4. The resin composition according to claim 3, wherein the polyester comprises physical recycled polyester and chemical recycled polyester.

5. The resin composition according to claim 1, wherein the modifier comprises alkene monomer, alkene copolymer, polyolefin, or a combination thereof.

6. The resin composition according to claim 1, wherein the tackifier comprises epoxy, isocyanate, anhydride, oxazoline, or a combination thereof.
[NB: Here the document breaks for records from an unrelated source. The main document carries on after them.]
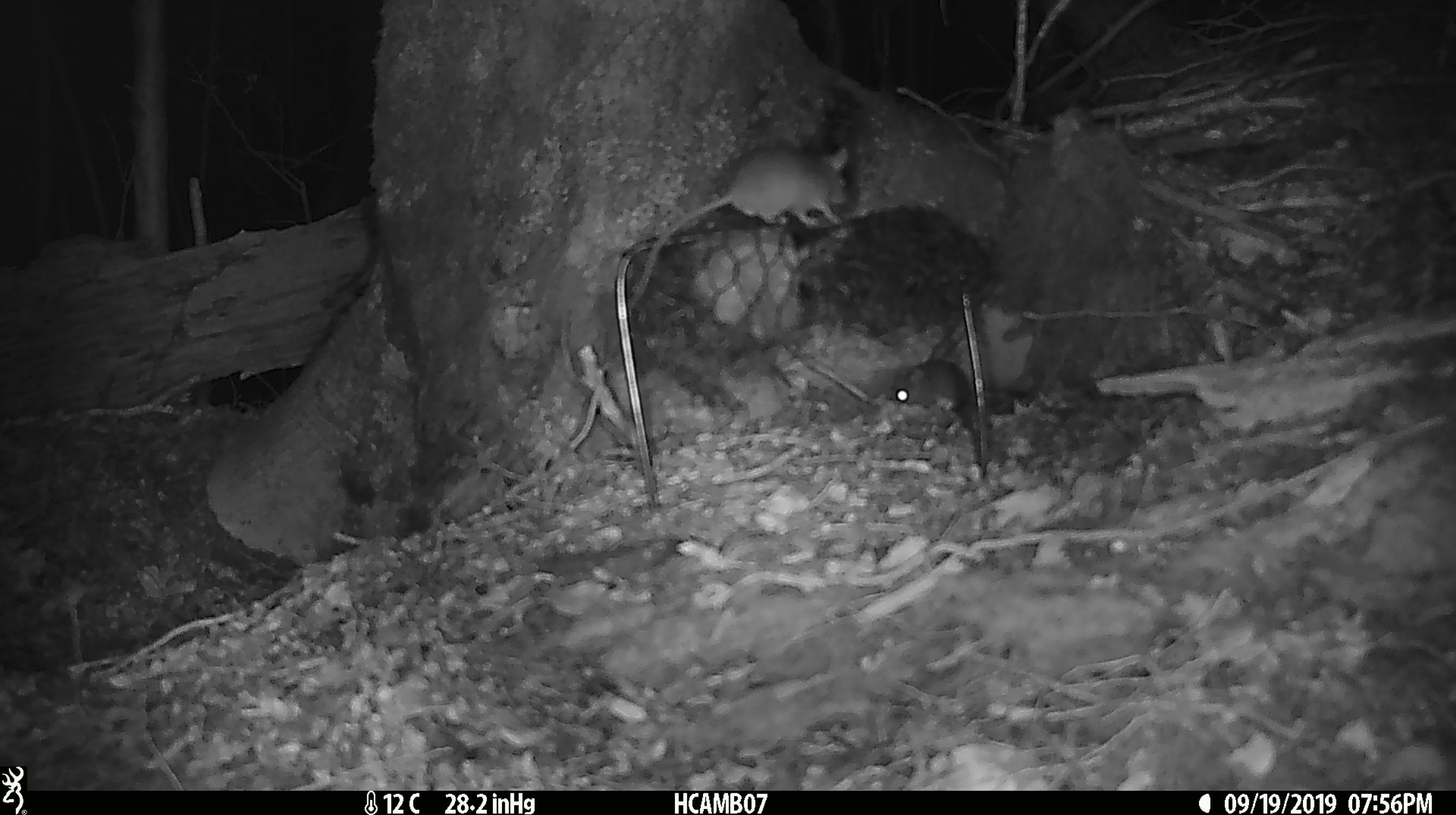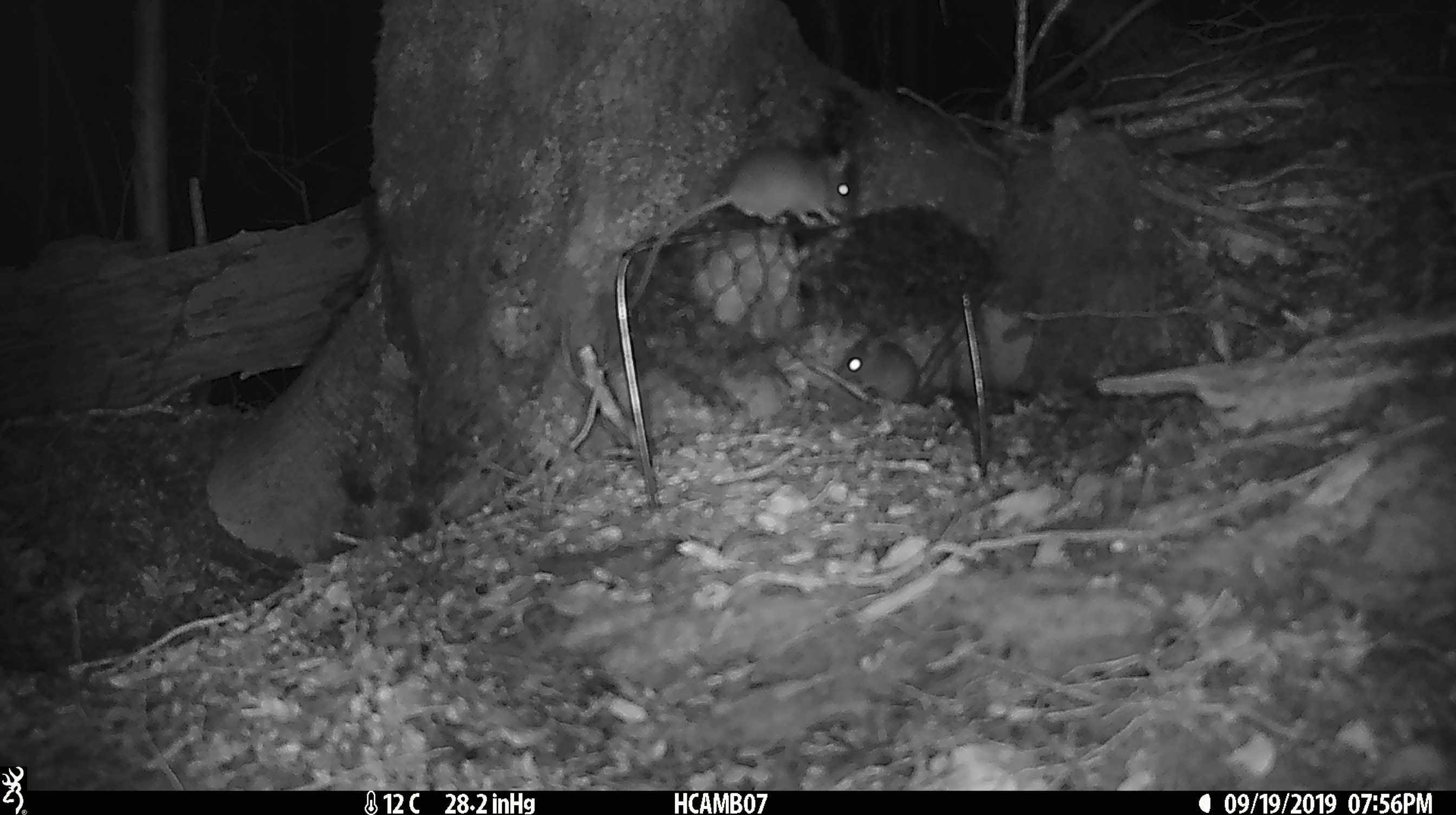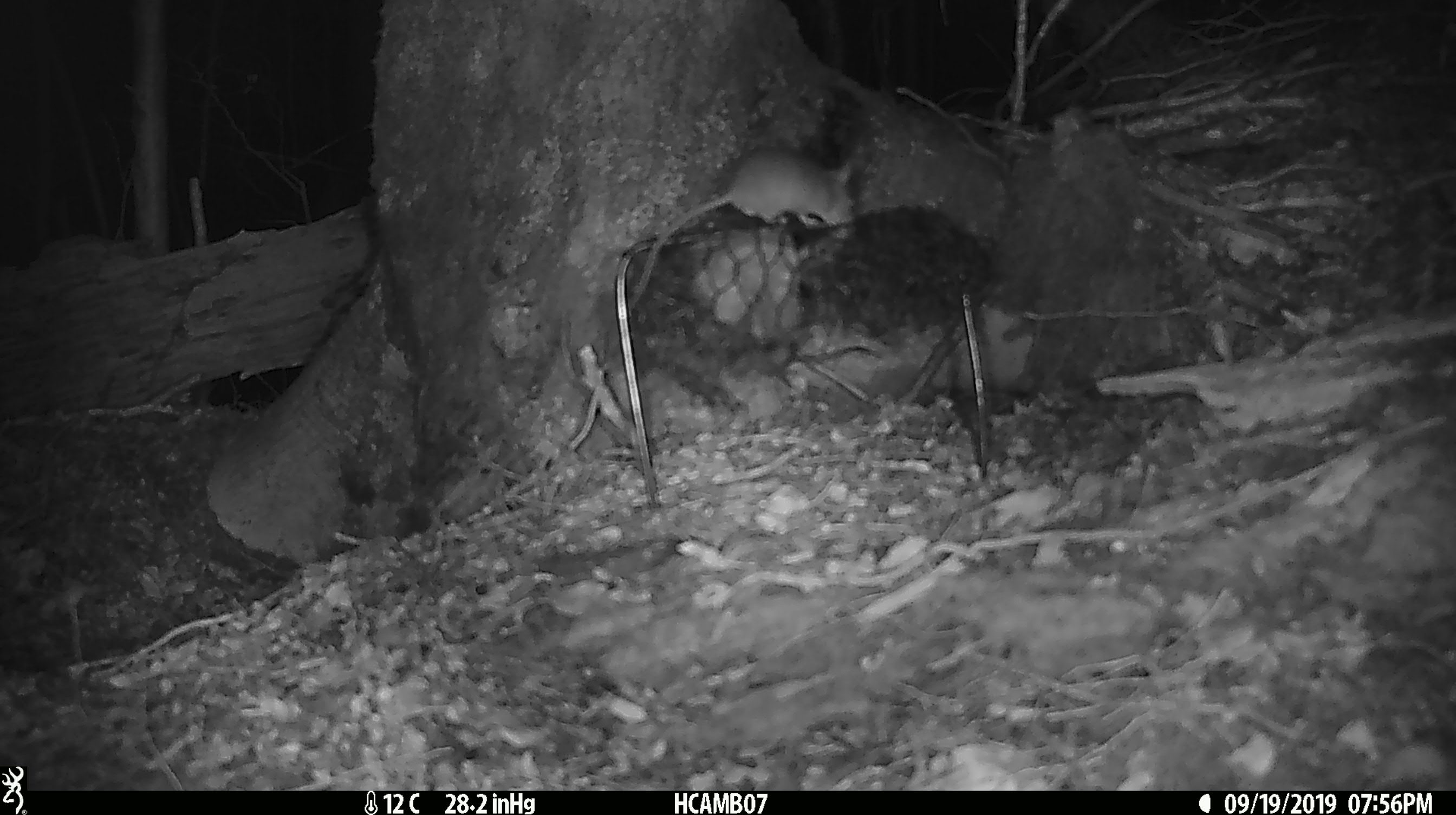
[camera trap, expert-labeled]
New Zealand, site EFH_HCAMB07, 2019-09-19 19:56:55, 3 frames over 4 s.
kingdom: Animalia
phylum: Chordata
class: Mammalia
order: Rodentia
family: Muridae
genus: Mus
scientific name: Mus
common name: mouse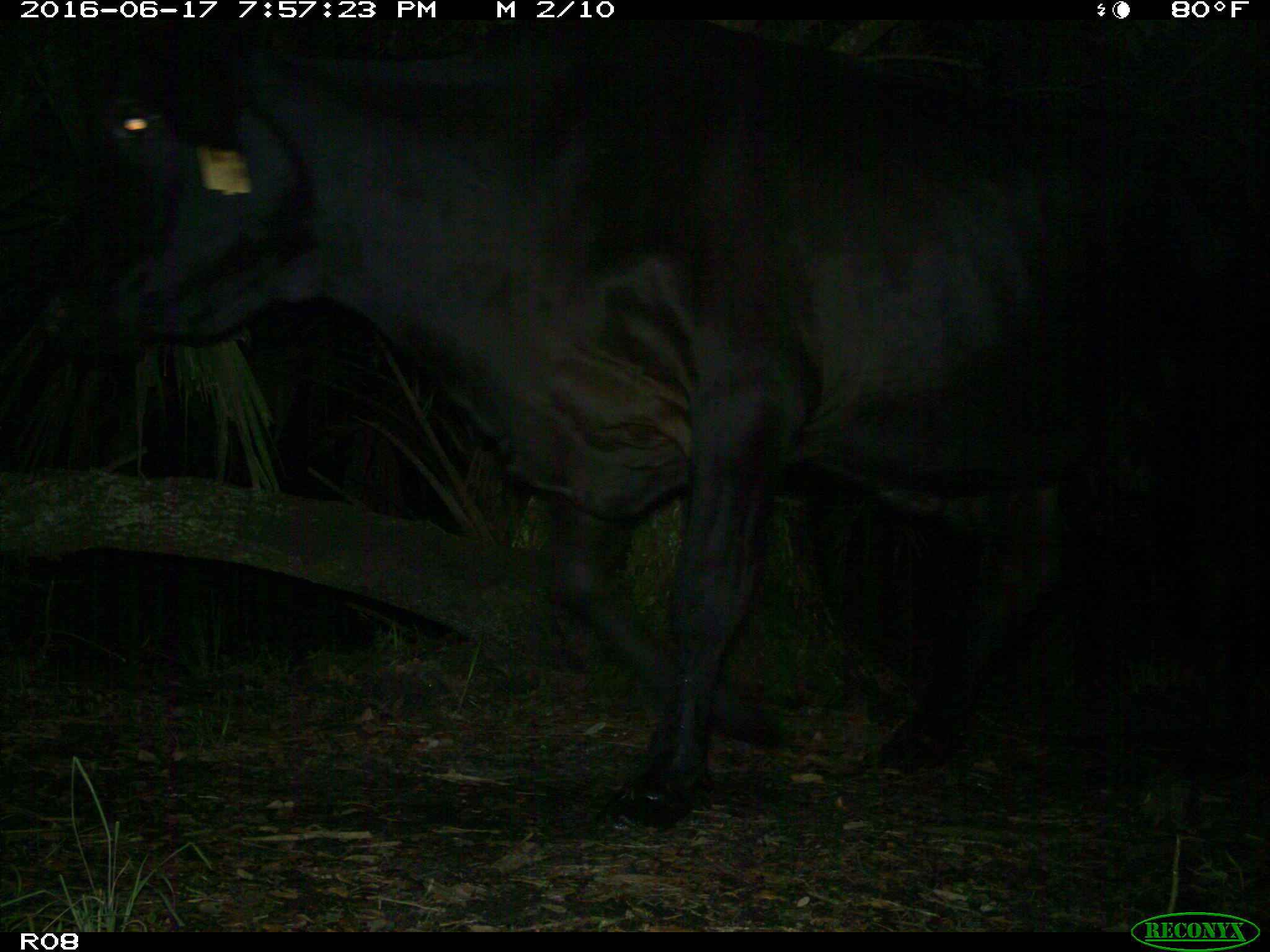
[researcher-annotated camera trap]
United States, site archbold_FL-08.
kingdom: Animalia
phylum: Chordata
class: Mammalia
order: Artiodactyla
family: Bovidae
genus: Bos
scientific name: Bos taurus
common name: domestic cow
Bos taurus (domestic cow).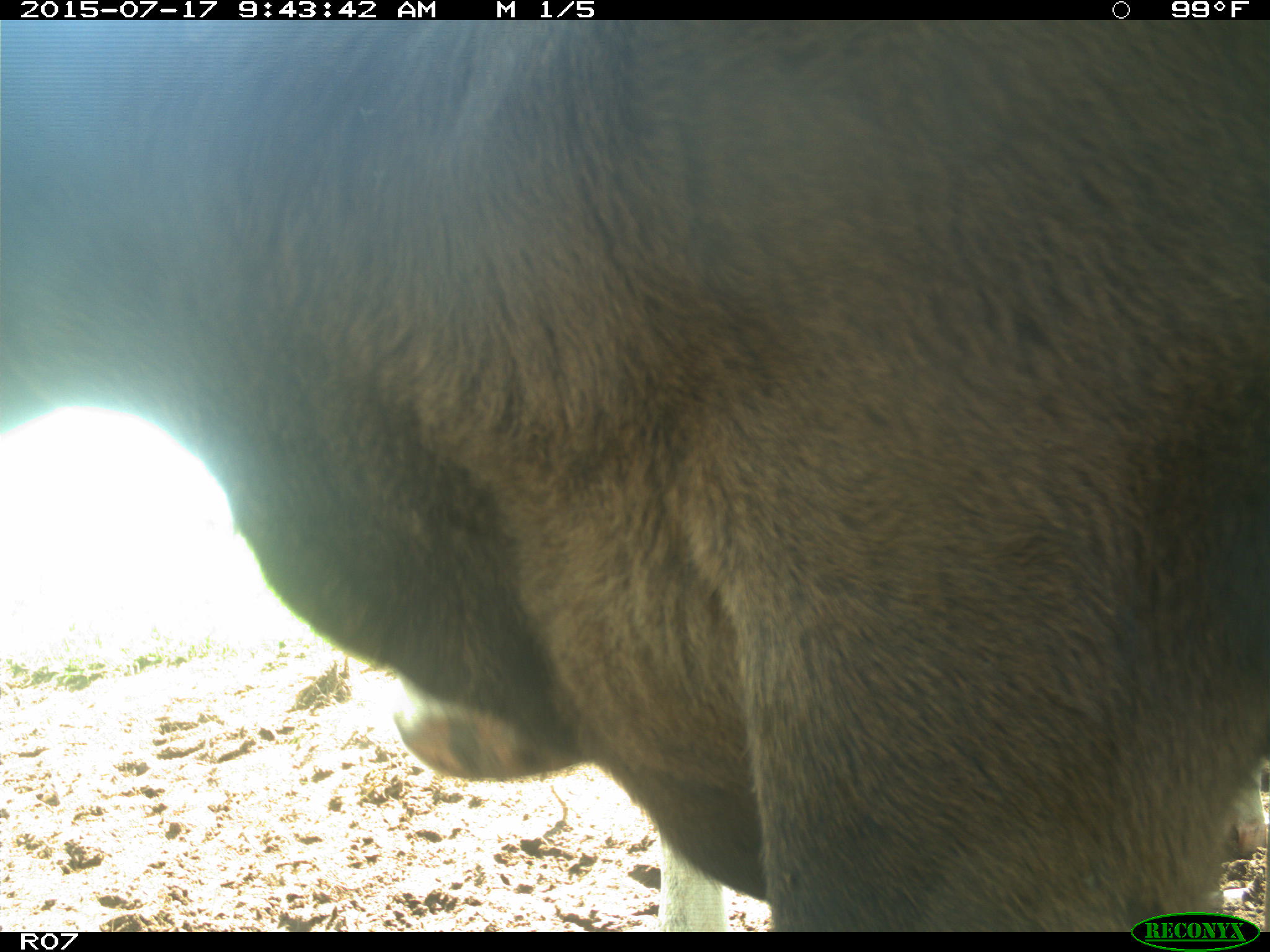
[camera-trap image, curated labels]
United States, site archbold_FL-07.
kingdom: Animalia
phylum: Chordata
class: Mammalia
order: Artiodactyla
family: Bovidae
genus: Bos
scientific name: Bos taurus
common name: domestic cow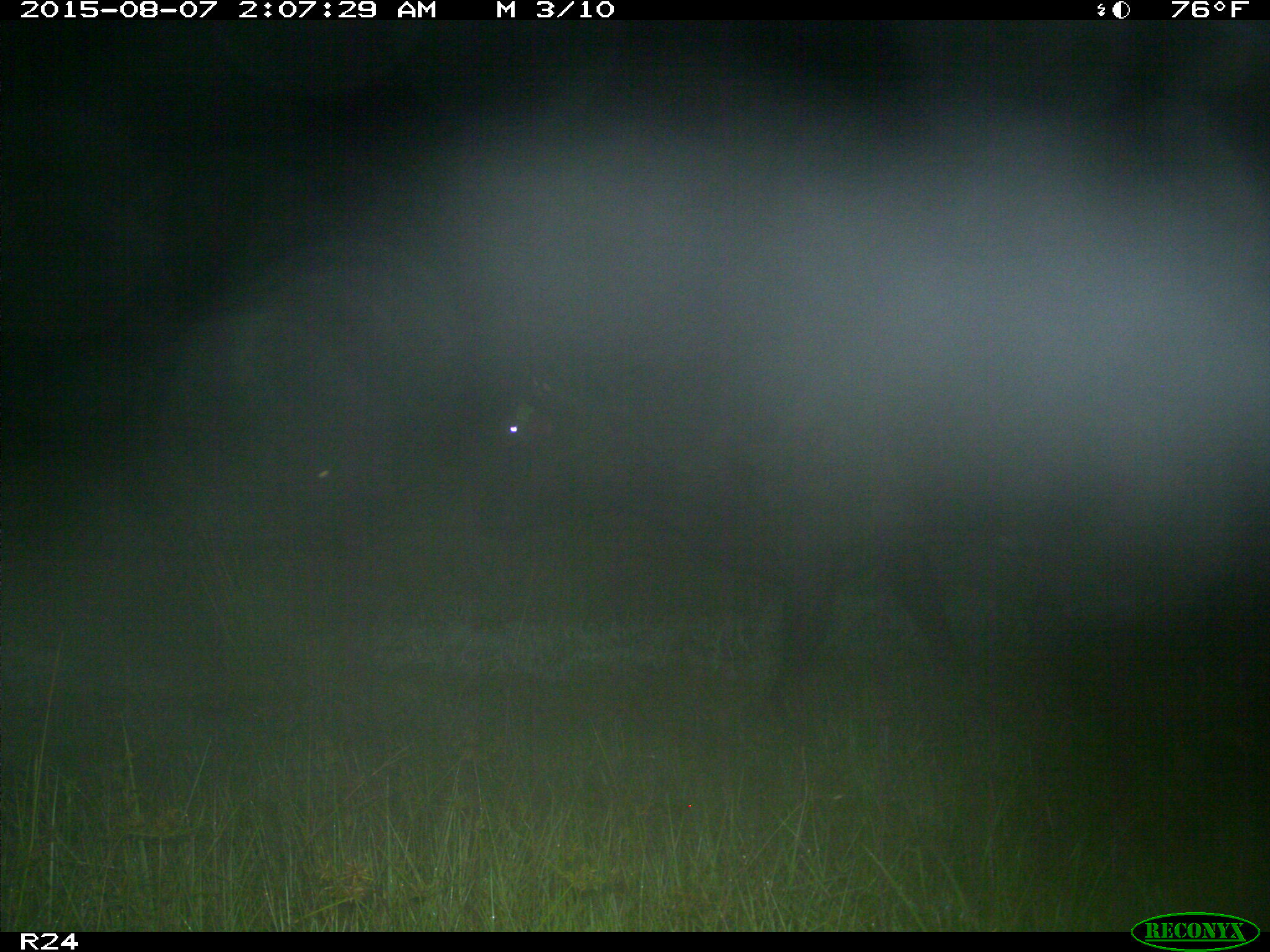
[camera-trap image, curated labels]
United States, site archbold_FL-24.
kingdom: Animalia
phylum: Chordata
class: Mammalia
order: Artiodactyla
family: Bovidae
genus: Bos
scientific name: Bos taurus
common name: domestic cow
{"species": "Bos taurus (domestic cow)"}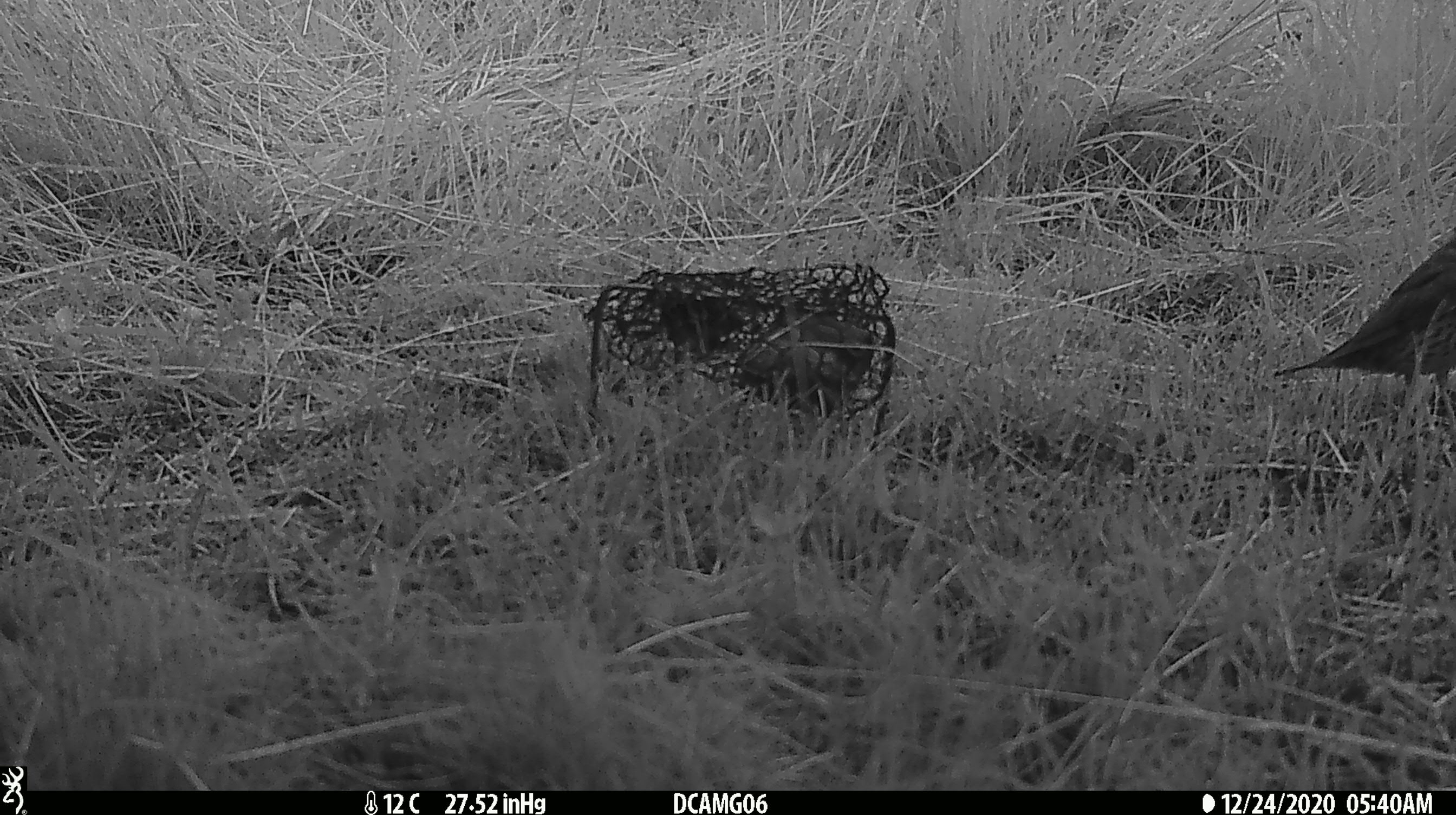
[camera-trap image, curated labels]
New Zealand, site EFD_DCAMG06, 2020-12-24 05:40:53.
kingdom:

7. The resin composition according to claim 1, wherein based on the total weight of the resin composition, the resin composition further comprises:

0.1 wt. % to 1.0 wt. % of antioxidant.

8. The resin composition according to claim 7, wherein based on the total weight of the resin composition, the resin composition further comprises:

0.1 wt. % to 1.0 wt. % of slipping agent;

0.15 wt. % to 5.0 wt. % of weather-resistant agent; and

0.1 wt. % to 40 wt. % of filler.

9. A manufacturing method of a resin composition suitable for profile extrusion processing, comprising:

mixing raw materials comprising at least 40 wt. % to 92.1 wt. % of polyester, 2 wt. % to 15 wt. % of modifier, 0.2 wt. % to 1.5 wt. % of tackifier, and 0.1 wt. % to 40 wt. % of filler; and

putting the raw materials after mixing into a twin screw extruder for extrusion and granulation to form the resin composition suitable for profile extrusion processing.